Naturalmente, no todas las configuraciones espacio-temporales de los mundos religiosos presentan el mismo grado de regulación y seguimiento oficial. Es probable que la fuerza de lo instituido tienda a expresarse en términos más explícitos, objetivos, en los ritos colectivos, en la manifestación pública de la norma, aunque existen aquí todo tipo de innovaciones y desobediencias que ejercen tanto los especialistas como los legos. En un sentido análogo es probable que lo sagrado del espacio-tiempo doméstico tienda a la transformación, el cambio, las redefiniciones biográficas de las reglas y pautas normativas de referencia, aunque el hecho de que se relaje el control externo no implica que lo instituido no alcance, tal vez, su grado más alto de interiorización en los usos y costumbre relativamente mecanizados de las acciones prerreflexivas. En este sentido, no existen atajos analíticos. La tensión entre lo instituyente y lo instituido pertenece tanto al mundo de la vida cotidiana como a los proyectos religiosos de las organizaciones, y corresponde al estudio empírico precisar la complejidad de cada proceso.

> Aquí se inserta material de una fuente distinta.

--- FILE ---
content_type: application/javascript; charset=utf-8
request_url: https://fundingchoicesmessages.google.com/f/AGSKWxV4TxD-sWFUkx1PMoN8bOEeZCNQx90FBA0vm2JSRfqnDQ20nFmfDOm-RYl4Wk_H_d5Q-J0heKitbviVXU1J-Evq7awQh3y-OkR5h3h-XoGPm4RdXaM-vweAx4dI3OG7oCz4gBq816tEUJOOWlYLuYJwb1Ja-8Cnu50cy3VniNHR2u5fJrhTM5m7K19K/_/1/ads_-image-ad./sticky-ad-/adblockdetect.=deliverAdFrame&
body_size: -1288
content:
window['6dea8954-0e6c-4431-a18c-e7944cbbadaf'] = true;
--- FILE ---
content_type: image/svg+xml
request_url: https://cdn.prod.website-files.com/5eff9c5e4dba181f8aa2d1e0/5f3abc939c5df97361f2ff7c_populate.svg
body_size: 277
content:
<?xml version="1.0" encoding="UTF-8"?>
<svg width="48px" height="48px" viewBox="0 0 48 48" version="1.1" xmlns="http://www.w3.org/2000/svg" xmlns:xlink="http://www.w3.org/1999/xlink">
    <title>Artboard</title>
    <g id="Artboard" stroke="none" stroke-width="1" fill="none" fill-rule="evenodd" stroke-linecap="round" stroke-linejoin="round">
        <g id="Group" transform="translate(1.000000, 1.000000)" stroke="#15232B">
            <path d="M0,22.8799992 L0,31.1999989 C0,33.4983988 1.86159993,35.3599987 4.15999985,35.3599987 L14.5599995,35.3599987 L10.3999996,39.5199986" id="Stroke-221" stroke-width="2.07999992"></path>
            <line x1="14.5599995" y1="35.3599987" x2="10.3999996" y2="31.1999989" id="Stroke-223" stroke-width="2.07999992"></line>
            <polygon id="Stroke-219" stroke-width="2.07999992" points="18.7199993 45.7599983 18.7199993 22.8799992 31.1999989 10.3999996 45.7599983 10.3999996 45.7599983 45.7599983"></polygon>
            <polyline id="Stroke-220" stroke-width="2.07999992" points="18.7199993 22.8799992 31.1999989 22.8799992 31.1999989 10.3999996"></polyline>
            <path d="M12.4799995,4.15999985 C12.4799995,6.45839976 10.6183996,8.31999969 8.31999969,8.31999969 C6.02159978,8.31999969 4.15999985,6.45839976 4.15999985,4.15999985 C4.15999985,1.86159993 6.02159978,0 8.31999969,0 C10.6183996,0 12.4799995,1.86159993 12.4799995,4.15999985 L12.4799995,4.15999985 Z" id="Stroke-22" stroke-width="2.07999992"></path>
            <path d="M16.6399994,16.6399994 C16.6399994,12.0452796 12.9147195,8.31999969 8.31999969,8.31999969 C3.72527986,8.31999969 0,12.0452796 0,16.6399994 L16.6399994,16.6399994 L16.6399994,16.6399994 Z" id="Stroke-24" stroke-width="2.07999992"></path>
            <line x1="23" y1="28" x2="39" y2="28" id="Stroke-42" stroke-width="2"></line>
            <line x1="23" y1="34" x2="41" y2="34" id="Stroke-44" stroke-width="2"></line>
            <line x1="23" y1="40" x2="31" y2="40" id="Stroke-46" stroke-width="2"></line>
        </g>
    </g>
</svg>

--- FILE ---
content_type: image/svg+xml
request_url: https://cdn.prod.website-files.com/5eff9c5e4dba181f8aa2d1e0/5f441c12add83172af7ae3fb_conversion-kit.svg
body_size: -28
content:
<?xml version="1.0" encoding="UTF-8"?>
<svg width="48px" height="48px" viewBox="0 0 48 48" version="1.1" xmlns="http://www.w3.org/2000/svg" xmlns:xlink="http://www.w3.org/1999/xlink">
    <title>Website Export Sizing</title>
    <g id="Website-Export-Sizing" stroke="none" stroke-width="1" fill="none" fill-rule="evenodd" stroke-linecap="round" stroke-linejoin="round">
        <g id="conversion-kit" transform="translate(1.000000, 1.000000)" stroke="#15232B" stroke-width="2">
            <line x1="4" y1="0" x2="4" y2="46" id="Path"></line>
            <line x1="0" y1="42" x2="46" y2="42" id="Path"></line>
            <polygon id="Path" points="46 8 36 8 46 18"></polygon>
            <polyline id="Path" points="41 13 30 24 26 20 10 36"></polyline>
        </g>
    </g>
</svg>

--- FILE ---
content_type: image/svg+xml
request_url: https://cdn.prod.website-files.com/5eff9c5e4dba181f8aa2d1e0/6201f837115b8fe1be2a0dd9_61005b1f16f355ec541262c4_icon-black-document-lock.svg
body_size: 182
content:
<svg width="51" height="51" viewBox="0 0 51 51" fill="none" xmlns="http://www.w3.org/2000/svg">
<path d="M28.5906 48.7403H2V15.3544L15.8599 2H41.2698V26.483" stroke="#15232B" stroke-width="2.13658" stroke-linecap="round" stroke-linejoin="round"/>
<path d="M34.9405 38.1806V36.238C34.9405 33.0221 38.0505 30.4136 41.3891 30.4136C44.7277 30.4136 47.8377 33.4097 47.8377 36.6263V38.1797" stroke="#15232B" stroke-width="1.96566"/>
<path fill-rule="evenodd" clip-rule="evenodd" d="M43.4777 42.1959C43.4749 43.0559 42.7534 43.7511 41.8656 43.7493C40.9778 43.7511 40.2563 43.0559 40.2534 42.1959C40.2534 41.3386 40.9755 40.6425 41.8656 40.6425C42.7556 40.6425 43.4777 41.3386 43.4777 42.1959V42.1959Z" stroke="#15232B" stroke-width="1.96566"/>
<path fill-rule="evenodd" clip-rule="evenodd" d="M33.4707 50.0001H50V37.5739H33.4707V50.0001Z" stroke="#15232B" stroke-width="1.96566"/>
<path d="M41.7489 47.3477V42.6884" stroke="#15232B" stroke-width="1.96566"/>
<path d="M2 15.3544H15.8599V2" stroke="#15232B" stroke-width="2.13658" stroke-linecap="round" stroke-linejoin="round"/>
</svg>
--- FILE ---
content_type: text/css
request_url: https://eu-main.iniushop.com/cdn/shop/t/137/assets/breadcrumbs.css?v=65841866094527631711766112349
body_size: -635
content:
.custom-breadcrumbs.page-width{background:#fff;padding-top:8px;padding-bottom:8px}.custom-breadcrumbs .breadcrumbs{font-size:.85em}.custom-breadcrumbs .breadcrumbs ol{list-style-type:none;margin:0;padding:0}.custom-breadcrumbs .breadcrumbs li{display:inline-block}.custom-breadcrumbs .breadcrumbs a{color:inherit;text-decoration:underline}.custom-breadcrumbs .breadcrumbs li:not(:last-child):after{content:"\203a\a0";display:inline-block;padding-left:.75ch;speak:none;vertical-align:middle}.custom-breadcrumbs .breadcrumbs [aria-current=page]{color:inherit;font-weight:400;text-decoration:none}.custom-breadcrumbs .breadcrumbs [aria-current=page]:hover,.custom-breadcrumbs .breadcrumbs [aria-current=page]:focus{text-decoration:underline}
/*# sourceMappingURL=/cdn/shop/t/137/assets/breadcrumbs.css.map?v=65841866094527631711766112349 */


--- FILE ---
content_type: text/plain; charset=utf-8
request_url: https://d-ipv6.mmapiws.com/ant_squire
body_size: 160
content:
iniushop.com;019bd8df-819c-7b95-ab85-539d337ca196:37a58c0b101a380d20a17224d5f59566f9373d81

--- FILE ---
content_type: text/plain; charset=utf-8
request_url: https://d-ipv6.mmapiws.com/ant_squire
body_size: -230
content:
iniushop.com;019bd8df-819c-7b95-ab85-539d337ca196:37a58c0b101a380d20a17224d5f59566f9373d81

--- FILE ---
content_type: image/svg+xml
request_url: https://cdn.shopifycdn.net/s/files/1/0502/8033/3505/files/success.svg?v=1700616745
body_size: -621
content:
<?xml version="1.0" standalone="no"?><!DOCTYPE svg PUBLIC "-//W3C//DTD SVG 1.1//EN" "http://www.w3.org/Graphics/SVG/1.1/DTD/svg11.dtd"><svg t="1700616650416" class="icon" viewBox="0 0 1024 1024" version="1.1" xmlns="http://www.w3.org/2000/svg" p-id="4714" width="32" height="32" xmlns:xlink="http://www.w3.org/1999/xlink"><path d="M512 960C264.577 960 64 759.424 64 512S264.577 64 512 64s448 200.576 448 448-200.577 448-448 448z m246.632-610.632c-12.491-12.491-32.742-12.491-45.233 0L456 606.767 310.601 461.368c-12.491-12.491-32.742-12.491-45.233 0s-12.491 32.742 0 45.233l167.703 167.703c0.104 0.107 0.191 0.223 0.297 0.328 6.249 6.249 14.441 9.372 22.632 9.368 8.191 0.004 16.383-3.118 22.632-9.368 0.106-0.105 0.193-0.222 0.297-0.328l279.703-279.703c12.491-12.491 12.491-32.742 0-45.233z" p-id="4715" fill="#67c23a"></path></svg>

Por último, no hay que descartar la presencia de una memoria de largo plazo propia de una tradición, esto es, la historia sedimentada de un grupo que se plasma en la forma de organizarse geográficamente así como en los ciclos, los calendarios litúrgicos, que segmentan la experiencia compartida. Allí los “tiempos fuertes” relacionados con las situaciones carismáticas, las festividades o la rememoración de eventos fundacionales, entre otros casos, cargan de sentido las posibilidades individuales y colectivas de acción. Es así como las interacciones transcurren, muchas veces, en territorios saturados de significados y modelos tácitos de conducta. Una topografía del creer implica, entonces, identificar el complejo circuito de encuentros y actividades que describe el hecho religioso.